Rousiêne da Silva Gonçalves (UFRN)1

Eduardo Aníbal Pellejero (UFRN)2

RESUMO: Espera-se de uma biografia que o relato apresente pistas seguras sobre a

vida. Uma realidade que se dobra em outra. Os fragmentos da existência, suas marcas

nos lugares, em depoimentos de terceiros, nas entrevistas, em todos os espaços

possíveis, constituem o material sobre o qual o autor tentará montar uma experiência

real. Porém, escapam a uma coerência, negam-se e afirmam-se mutuamente, prestam-se

uns aos outros ao falseamento e à confirmação. Rastro que se dispersa e ainda é rastro.
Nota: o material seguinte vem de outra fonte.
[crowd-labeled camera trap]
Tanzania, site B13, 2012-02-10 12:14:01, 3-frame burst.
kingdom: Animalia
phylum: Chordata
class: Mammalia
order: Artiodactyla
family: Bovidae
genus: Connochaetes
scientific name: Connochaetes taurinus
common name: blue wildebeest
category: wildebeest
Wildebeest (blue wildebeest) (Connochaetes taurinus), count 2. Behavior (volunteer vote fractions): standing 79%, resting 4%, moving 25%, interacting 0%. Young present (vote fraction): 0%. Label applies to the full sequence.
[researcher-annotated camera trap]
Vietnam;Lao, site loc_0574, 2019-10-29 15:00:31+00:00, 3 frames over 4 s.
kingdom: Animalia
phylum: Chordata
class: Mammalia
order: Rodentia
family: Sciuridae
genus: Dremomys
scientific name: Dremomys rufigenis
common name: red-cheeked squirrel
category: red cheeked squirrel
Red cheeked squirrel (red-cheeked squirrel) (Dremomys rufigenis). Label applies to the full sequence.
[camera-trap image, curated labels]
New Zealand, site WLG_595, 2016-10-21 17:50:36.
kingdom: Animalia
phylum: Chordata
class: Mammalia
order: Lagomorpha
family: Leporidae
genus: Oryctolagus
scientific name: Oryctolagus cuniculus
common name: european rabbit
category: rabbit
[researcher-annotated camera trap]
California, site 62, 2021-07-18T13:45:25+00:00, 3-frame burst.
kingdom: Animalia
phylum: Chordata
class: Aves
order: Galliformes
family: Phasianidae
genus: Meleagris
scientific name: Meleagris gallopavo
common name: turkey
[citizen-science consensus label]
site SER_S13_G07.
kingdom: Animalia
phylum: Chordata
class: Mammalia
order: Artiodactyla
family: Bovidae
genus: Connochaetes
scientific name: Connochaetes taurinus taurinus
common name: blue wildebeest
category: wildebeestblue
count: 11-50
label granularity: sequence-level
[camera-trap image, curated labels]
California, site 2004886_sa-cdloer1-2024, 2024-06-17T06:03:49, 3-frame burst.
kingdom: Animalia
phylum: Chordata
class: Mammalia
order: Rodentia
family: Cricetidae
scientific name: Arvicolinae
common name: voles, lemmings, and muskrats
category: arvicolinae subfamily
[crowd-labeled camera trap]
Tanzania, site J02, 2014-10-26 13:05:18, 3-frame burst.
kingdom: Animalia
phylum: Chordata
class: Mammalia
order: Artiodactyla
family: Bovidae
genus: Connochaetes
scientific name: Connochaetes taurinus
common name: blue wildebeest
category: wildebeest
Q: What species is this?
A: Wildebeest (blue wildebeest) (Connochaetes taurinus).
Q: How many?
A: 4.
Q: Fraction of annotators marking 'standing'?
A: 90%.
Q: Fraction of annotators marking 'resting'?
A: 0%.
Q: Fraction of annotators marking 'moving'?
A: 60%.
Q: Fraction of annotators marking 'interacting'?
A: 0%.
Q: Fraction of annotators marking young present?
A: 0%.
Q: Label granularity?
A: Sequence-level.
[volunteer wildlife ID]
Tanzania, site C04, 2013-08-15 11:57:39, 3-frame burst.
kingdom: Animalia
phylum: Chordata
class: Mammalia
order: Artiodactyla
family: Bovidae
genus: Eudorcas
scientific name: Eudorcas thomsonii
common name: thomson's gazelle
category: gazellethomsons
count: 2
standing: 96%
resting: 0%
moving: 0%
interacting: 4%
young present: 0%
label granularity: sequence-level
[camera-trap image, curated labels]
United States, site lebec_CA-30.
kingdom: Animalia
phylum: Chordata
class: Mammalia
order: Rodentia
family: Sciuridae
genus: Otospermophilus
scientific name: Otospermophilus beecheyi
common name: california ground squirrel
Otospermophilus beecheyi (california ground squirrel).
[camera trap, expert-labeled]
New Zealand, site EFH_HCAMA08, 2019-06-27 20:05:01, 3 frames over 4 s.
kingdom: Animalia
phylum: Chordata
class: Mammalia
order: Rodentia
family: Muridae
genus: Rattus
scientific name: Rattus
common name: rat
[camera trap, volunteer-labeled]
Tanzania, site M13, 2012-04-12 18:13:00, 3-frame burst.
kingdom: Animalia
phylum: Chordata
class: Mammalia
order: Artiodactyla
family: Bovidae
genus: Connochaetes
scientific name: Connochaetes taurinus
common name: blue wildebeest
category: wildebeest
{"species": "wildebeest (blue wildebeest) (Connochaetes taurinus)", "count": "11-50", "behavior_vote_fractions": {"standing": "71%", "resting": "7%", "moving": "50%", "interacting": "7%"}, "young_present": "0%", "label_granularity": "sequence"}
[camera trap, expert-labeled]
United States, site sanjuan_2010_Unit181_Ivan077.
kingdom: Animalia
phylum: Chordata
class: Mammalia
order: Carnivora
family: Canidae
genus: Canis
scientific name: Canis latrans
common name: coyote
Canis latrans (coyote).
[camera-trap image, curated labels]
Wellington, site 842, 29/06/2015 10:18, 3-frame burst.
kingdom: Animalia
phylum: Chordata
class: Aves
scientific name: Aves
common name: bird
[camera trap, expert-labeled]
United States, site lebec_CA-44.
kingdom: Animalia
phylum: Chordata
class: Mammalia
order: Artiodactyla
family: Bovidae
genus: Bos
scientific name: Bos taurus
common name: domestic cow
Uma tentativa. Buscamos compreender de que maneira a biografia que se pretende

constituir sobre uma poetisa viva apresenta-se, ao mesmo tempo, como uma

impossibilidade. Refletiremos à luz dos escritos de Blanchot e Foucault sobre a

experiência do fora que, embora distinta nos dois autores, relaciona-se com as

experiências da pesquisadora na construção da biografia de Civone Medeiros, a partir de

relatos espontâneos de amigos, leitores, artistas e demais pessoas que têm ou tiveram

contato com a sua obra e sua vida, ainda, através de documentos, jornais, sites e

revistas que apresentem informações e trabalhos da poetisa. Faz-se uma reflexão sobre a

escrita biográfica enquanto errância, experiência imediata que, ao mesmo tempo em que

revela um passado é ausência deste, que evidencia uma vida, mas não a afirma. Uma

ação nômade num deserto que por si já está ausente, ao mesmo tempo, revela a

fragmentação do biógrafo enquanto autoridade sobre a existência do biografado. O

sujeito que escreve desaparece para dar lugar às infinitas vozes sobre a vida do outro,

numa profusão de olhares que, ao chocarem-se e encontrarem-se mutuamente, refratam

a existência da autora que se pretende biografar. A biografia enquanto narrativa não

autoral, caleidoscópica e, por isso mesmo, não se presta à exclusão e nem à exaustão,

mas à multiplicidade.

Palavras-chave: Biografia. Impossibilidade. Ficção.

1. Introdução

Um texto pode apresentar pistas seguras sobre a vida de alguém? Caso não

apresente, podemos considerá-lo biografia? Ao escrever a biografia de Flaubert, Sartre

1Rousiêne GONÇALVES. Universidade Federal do Rio Grande do Norte (UFRN) [email protected]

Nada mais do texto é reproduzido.